◆ Stored data:
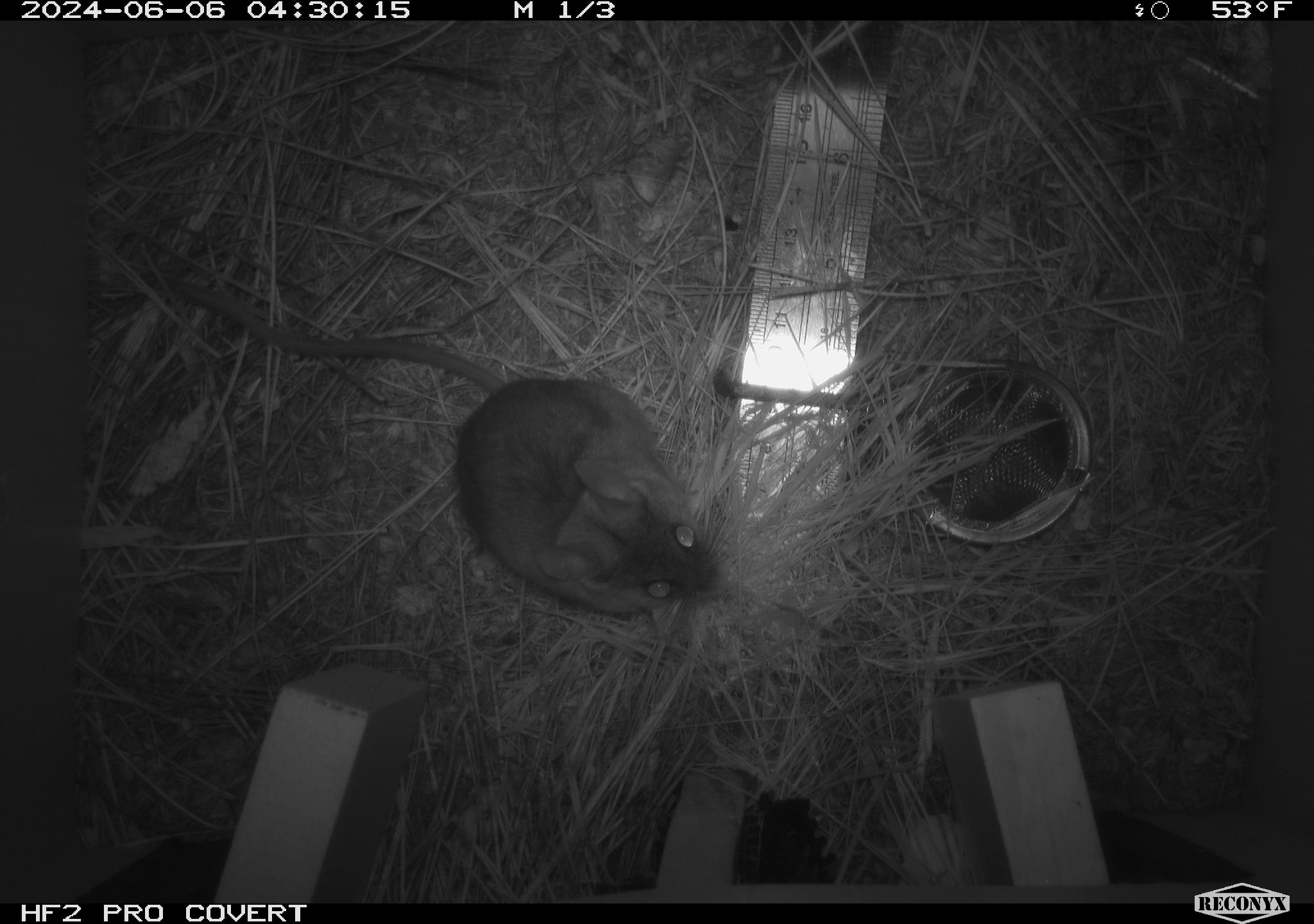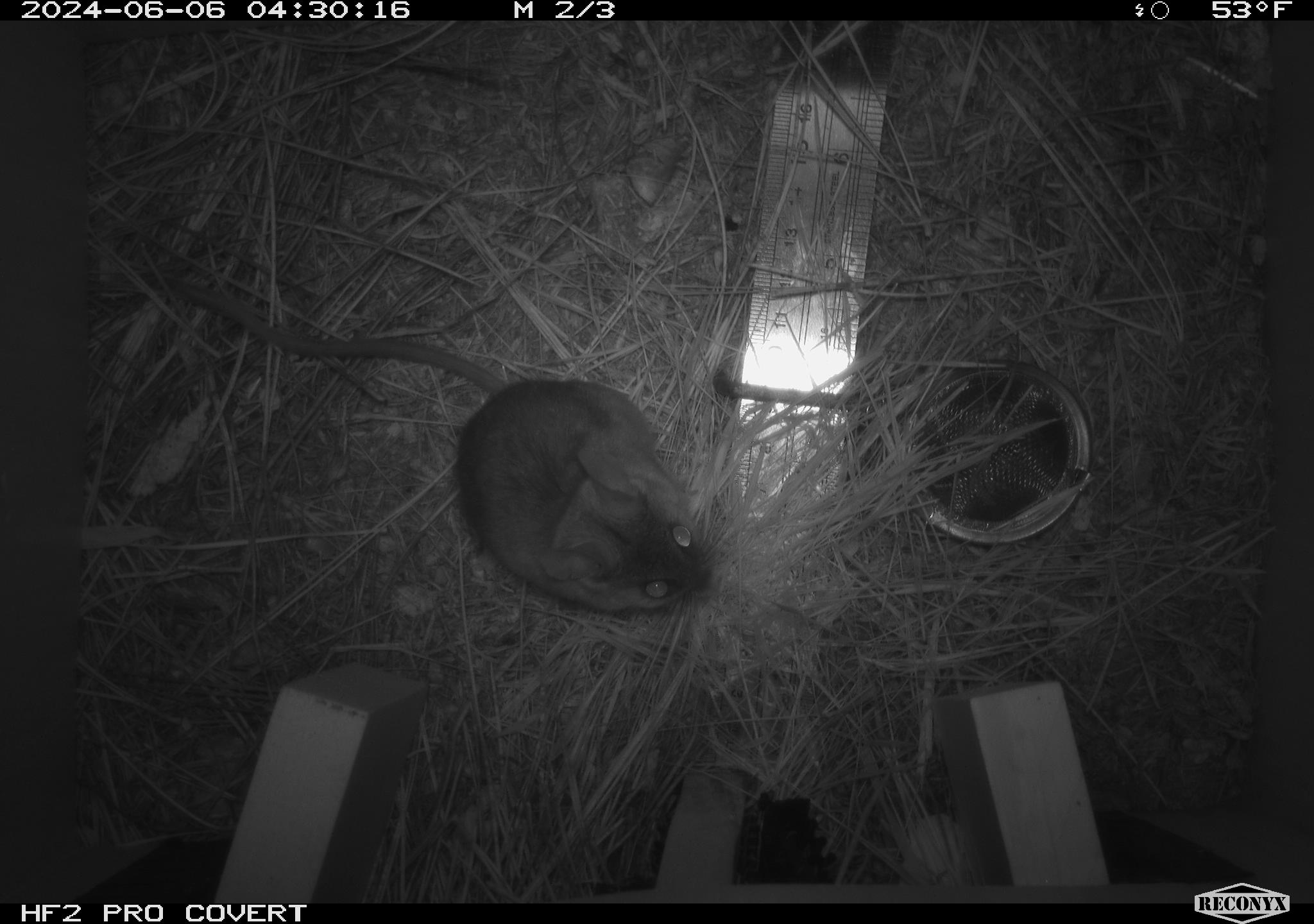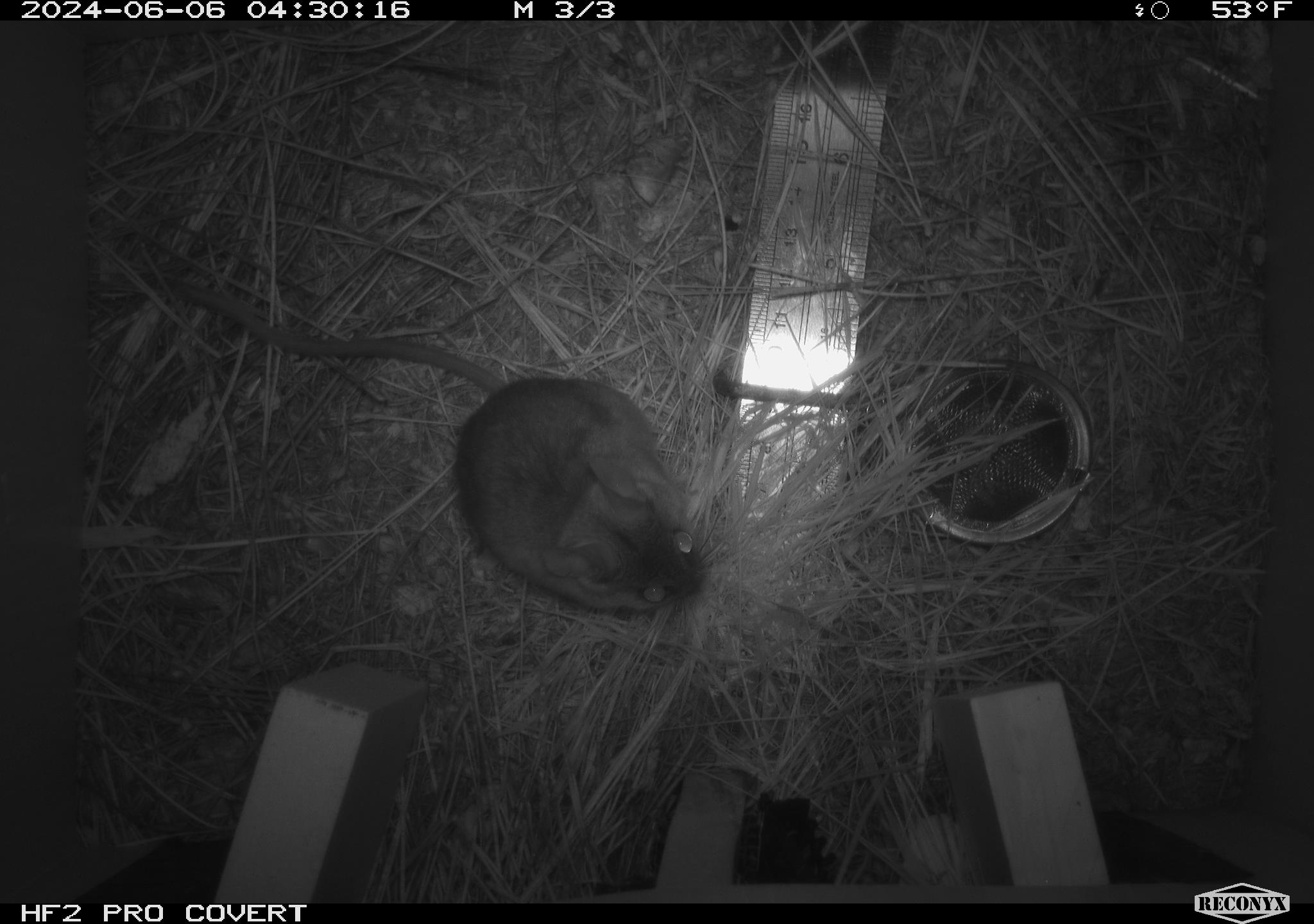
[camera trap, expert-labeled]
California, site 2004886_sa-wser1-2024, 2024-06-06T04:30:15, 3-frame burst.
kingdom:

...

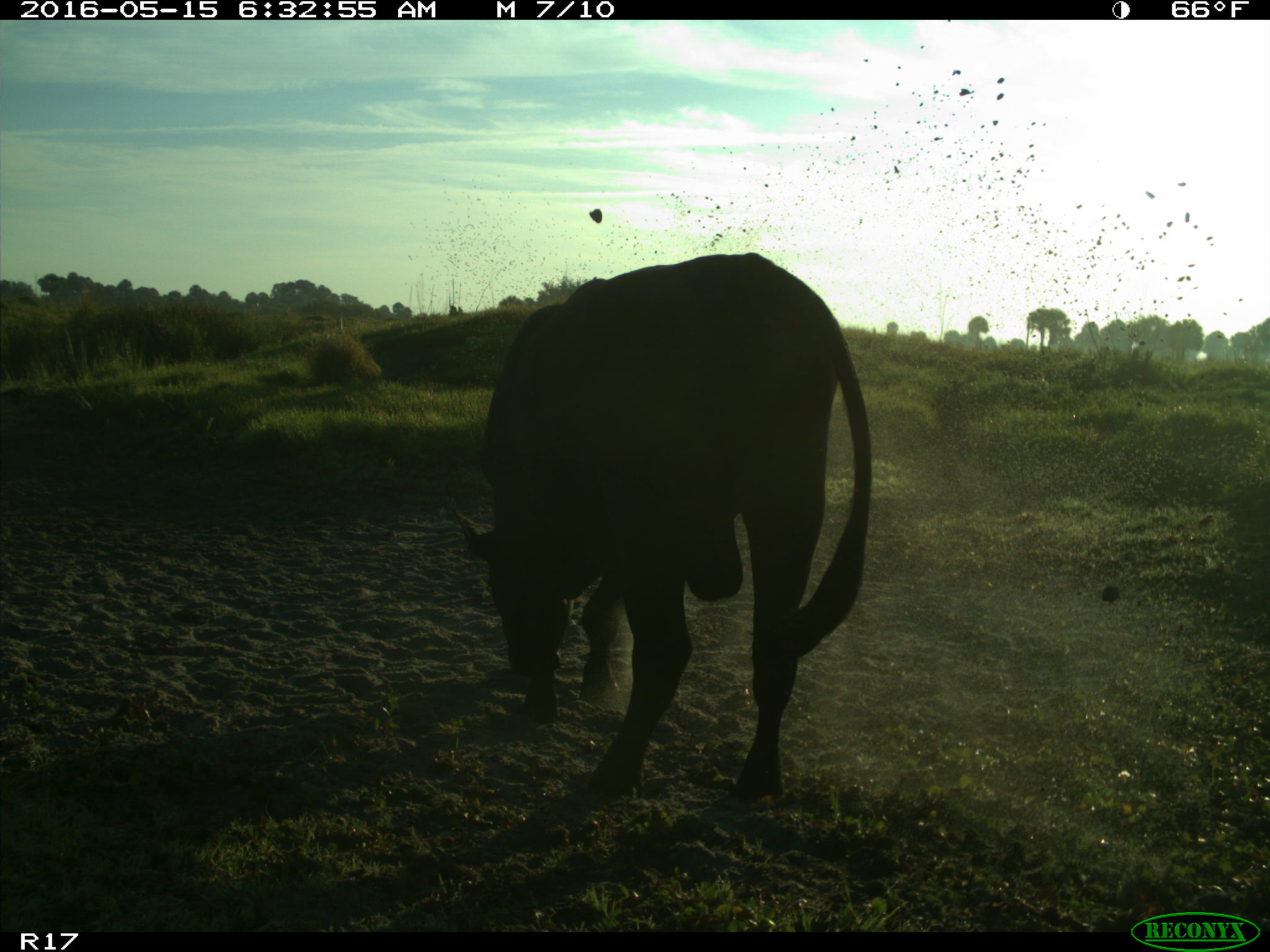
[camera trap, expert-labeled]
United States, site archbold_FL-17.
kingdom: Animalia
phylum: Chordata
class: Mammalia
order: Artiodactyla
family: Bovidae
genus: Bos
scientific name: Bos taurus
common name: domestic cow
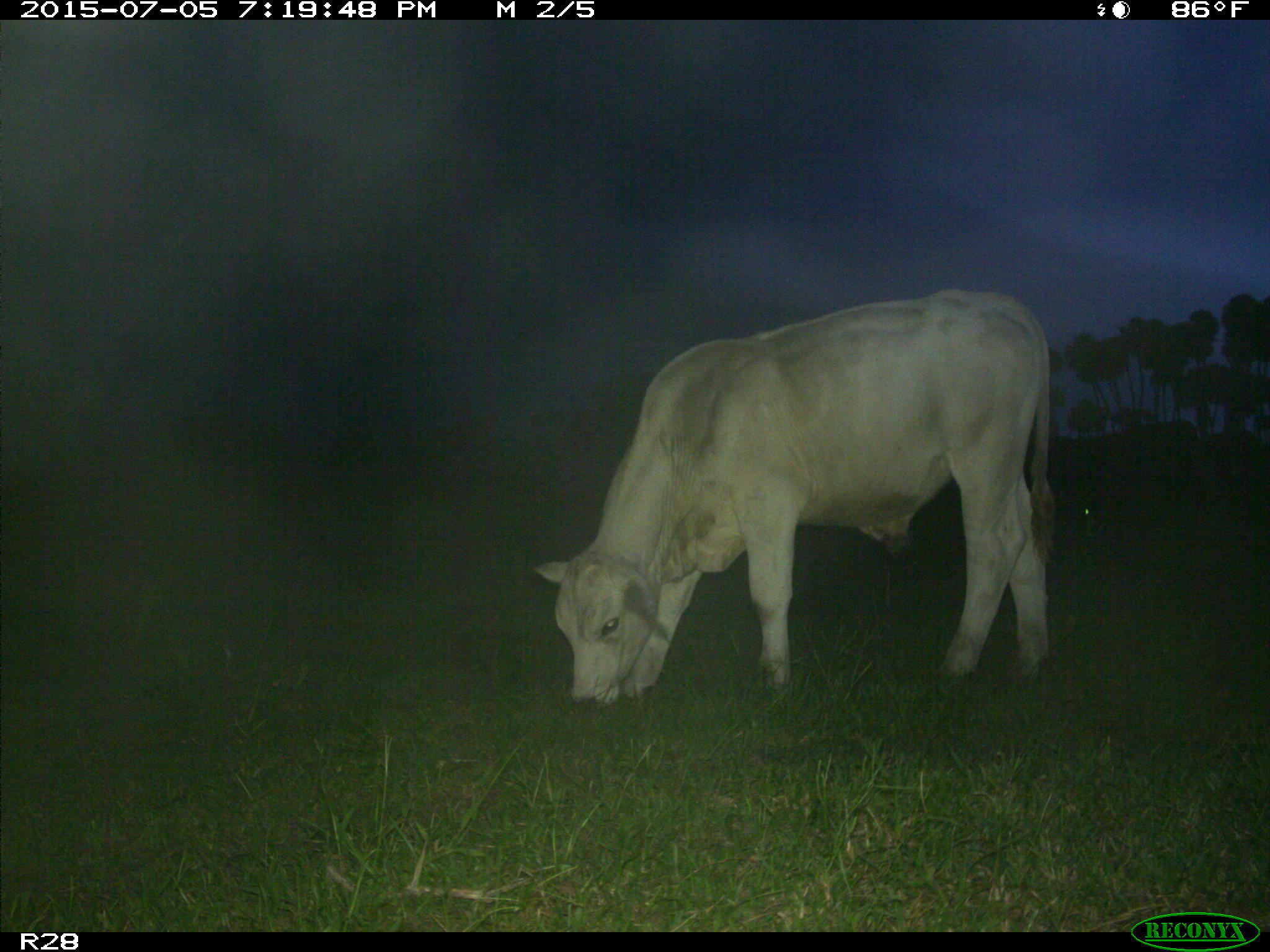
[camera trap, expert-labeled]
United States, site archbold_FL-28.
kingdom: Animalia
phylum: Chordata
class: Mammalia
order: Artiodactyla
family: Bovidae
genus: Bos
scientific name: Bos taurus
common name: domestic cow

--

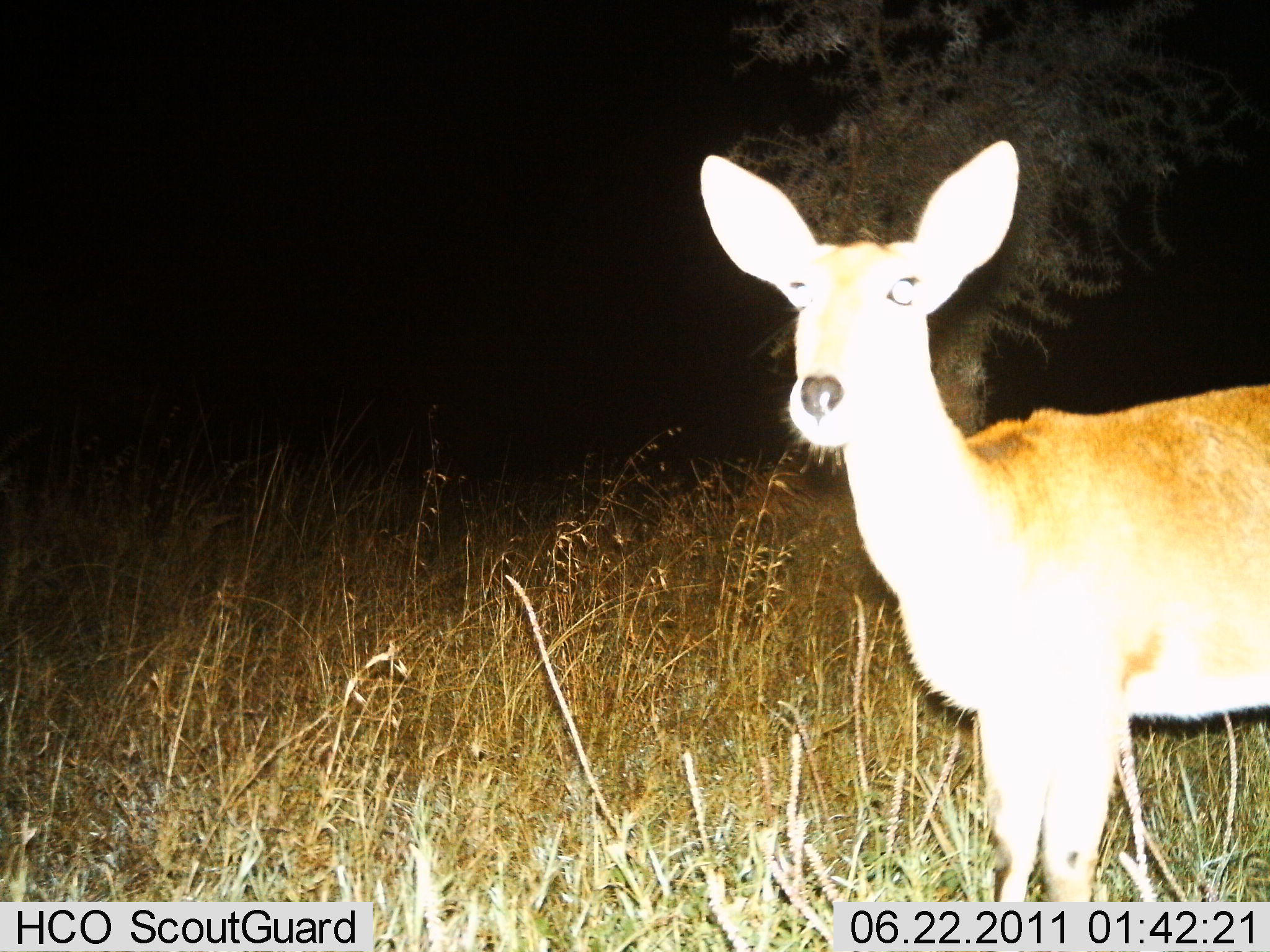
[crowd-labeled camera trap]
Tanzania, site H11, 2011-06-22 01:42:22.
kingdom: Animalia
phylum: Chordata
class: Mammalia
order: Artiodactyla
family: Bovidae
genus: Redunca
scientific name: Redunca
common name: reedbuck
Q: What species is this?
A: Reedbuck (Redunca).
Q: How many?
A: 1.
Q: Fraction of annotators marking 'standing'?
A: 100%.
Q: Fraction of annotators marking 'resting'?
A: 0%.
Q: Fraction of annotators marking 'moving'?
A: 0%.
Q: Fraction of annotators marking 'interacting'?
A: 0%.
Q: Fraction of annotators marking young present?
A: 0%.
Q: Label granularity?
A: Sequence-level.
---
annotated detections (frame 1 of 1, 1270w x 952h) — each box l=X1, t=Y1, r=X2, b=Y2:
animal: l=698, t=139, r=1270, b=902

◆ About this task:
Every line above that includes the word "Fraction" should be listed.

◆ The answer:
Q: Fraction of annotators marking 'standing'?
Q: Fraction of annotators marking 'resting'?
Q: Fraction of annotators marking 'moving'?
Q: Fraction of annotators marking 'interacting'?
Q: Fraction of annotators marking young present?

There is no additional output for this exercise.